Are You a Kind Person?
One Test Will Tell You
David Mills for The Stream
The old man in front of me read the instructions, apparently two or three times. He pulled the little coffee pod out of the bin and stared at it for a few seconds before carefully putting it into the coffee maker. He stared at it for a couple of seconds before slowly, slowly, closing the lid. “At last,” I thought. He then waited a few more seconds before he pressed the “brew” button.
I wanted to scream.
The Test
All I wanted to do was get my coffee and read while my wife saw the doctor. This old codger turned a ten-second operation into a two-minute marathon. And then we had to wait for his coffee to brew. And then I had to wait for him to prepare it, because of course he had to think about everything, looking at the sugar packet as if he’d never seen one before.
You’ve been there, I suspect. And maybe felt the way I did. It’s a great test of how much you care for others or for yourself instead. When watching an old man making coffee in a Keurig, do you wait happily or wish he’d go sit down? Do you think about how hard it is for him at his age or fume about having to stand there waiting? Do you stand in line looking like you have all the time in the world or do you radiate annoyance? If you put your thoughts into words, do you think of his movements as “deliberate” or as “slow” or “elderly”?
This happens to me a lot. Most of the time I have the same struggle to think about the person who is adding minutes of down time to my life when I’d really like to be moving on and getting something done. It happens a lot at the grocery store, since I always go to one of the lines with a real clerk, to do a little to help the people there keep their jobs and not be replaced by machines.
And in line in front of me will be someone slowly, slowly sorting through coupons and giving the cashier ones that are months out of date, or cheerfully going through his pockets to give the cashier the exact change, until he decides that he doesn’t have enough after all, or forgetting the pin for his atm card, which he’s put in upside down, or deciding just to have a good old down-home chat with the cashier.
I want to scream.
Your Attitude
Usually. Sometimes I do better. I’m working on doing better. Because in these frustratingly slow people, God is asking me, “Do you love them or yourself more?” He’s also reminding me that “As you do to the least of these, you do to me.” And asking me, I think, “Just who do you think you are?”
These situations test your attitude. Maybe even your heart. I say “attitude” because how you deal with them expresses your real feelings, before the kinder part of your brain catches it and makes you think a kinder thought. It also tests how much you see others, at least old men monopolizing the Keurig maker, in terms of their effect on your desires and not for themselves.

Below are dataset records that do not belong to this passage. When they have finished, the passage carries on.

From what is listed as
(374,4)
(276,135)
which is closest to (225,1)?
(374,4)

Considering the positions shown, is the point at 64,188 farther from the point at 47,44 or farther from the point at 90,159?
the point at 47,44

When I wrote about the old man on Facebook, Will Duquette responded with a story of his own. “I saw an old lady at a burger joint the other day,” he said. “While her younger companion went to order, she sat down and very carefully laid out napkins and plastic utensils, and her movements were both slow and extremely deliberate. I had the sense that she was being extremely careful, that it took great concentration, that she couldn’t do it any faster, and that it was important to her. It made me think of times when I’ve been horribly sleep deprived and even positioning a fork seems like a heavy burden, and I wondered if her life was like that all of the time.”
Admittedly, Will wasn’t being provoked at the time. But still, be like him. Look at the person in your way, the person complicating your life, as someone God loves, someone who is doing his best and may be doing it heroically well. Try to see the challenge he’s facing from his point of view. If you can’t, or even if you can, pray for him. Bring your racing, complaining mind to a complete stop. Pray for him, while looking at him. You’ll see the annoying person differently, a little more the way God wants you to see him. You might even forget about yourself.